#### [Written instruction A]
Copy the records from the line containing "Taking this photo" through the line containing "1.94 metres", reproducing each line without any change.

#### [Text extract]

Stream performance enhancements techniques
-
Binary tokens
-
No need to discover or look for where the next token is.
-
No need to handle multiibyte character encodings in tokenization.
-
Native datatypes
-
No needs to do characters to native datatype conversion, which is a very
expensive operation.
-
Matches many implementation languages and machines representation of native
datatypes
(follows CDR en/decoding rules without alignment (could be added
later)).
-
Strings are preceded by a length indicator which improves reading and memory
handling.
-
Explicit datatyping reduces the amout of syntax and error handling code.
-
Relativly small and simple grammer
-
Smaller code for parsing and reading.
-
Fewer bugs since the codebase is simpler and understandable.
-
Produces, on average, smaller streamsize
-
Reusable information
-
Recurring information may be encoded only once and reused in other parts.
-
Namespace handle is simpler since no prefixes are used. Element, attributes
and datatypes are all automatically bundled with namespace and localname.
-
Some information is packaged in a way that a tree implementation may reuse
it without doing extensive / expensive information restructuring and conversion.

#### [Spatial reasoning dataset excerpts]

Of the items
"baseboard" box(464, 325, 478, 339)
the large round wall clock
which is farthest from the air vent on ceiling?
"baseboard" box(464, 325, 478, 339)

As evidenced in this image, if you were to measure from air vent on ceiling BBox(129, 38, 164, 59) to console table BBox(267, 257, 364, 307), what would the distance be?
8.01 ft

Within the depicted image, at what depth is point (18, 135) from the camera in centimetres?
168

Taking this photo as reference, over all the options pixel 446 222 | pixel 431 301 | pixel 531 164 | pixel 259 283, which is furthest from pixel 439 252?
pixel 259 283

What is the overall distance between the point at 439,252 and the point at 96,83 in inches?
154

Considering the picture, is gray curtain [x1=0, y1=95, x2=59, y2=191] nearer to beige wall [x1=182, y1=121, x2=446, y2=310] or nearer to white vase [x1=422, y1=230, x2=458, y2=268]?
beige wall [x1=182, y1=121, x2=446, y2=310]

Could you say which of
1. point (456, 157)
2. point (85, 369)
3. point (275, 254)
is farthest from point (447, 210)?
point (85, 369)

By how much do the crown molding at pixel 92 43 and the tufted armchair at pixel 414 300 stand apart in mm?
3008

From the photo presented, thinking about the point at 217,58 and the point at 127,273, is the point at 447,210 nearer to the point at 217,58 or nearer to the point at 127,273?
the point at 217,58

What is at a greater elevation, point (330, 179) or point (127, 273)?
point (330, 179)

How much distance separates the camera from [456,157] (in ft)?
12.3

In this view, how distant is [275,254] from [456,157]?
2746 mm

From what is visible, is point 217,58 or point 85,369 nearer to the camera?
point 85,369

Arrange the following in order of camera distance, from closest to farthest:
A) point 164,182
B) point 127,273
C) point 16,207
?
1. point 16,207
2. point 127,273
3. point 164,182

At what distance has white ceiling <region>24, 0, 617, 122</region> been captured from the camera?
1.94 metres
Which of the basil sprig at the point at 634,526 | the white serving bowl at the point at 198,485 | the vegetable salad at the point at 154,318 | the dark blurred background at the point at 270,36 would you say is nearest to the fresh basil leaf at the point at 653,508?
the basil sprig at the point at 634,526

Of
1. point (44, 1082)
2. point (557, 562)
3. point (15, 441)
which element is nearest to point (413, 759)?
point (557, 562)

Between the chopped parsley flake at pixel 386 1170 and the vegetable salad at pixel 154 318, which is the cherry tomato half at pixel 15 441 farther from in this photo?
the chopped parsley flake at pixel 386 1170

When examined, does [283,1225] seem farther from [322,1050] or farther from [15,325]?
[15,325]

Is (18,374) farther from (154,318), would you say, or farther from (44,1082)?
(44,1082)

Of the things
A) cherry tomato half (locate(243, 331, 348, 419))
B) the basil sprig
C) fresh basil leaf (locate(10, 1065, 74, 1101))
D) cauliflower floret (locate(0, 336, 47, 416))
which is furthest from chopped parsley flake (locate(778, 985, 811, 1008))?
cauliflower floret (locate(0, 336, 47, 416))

#### [Written instruction B]
Repeat the full text on stream performance enhancement techniques word for word.

#### [Problem solution A]
Taking this photo as reference, over all the options pixel 446 222 | pixel 431 301 | pixel 531 164 | pixel 259 283, which is furthest from pixel 439 252?
pixel 259 283

What is the overall distance between the point at 439,252 and the point at 96,83 in inches?
154

Considering the picture, is gray curtain [x1=0, y1=95, x2=59, y2=191] nearer to beige wall [x1=182, y1=121, x2=446, y2=310] or nearer to white vase [x1=422, y1=230, x2=458, y2=268]?
beige wall [x1=182, y1=121, x2=446, y2=310]

Could you say which of
1. point (456, 157)
2. point (85, 369)
3. point (275, 254)
is farthest from point (447, 210)?
point (85, 369)

By how much do the crown molding at pixel 92 43 and the tufted armchair at pixel 414 300 stand apart in mm?
3008

From the photo presented, thinking about the point at 217,58 and the point at 127,273, is the point at 447,210 nearer to the point at 217,58 or nearer to the point at 127,273?
the point at 217,58

What is at a greater elevation, point (330, 179) or point (127, 273)?
point (330, 179)

How much distance separates the camera from [456,157] (in ft)?
12.3

In this view, how distant is [275,254] from [456,157]?
2746 mm

From what is visible, is point 217,58 or point 85,369 nearer to the camera?
point 85,369

Arrange the following in order of camera distance, from closest to farthest:
A) point 164,182
B) point 127,273
C) point 16,207
?
1. point 16,207
2. point 127,273
3. point 164,182

At what distance has white ceiling <region>24, 0, 617, 122</region> been captured from the camera?
1.94 metres

#### [Problem solution B]
Stream performance enhancements techniques
-
Binary tokens
-
No need to discover or look for where the next token is.
-
No need to handle multiibyte character encodings in tokenization.
-
Native datatypes
-
No needs to do characters to native datatype conversion, which is a very
expensive operation.
-
Matches many implementation languages and machines representation of native
datatypes
(follows CDR en/decoding rules without alignment (could be added
later)).
-
Strings are preceded by a length indicator which improves reading and memory
handling.
-
Explicit datatyping reduces the amout of syntax and error handling code.
-
Relativly small and simple grammer
-
Smaller code for parsing and reading.
-
Fewer bugs since the codebase is simpler and understandable.
-
Produces, on average, smaller streamsize
-
Reusable information
-
Recurring information may be encoded only once and reused in other parts.
-
Namespace handle is simpler since no prefixes are used. Element, attributes
and datatypes are all automatically bundled with namespace and localname.
-
Some information is packaged in a way that a tree implementation may reuse
it without doing extensive / expensive information restructuring and conversion.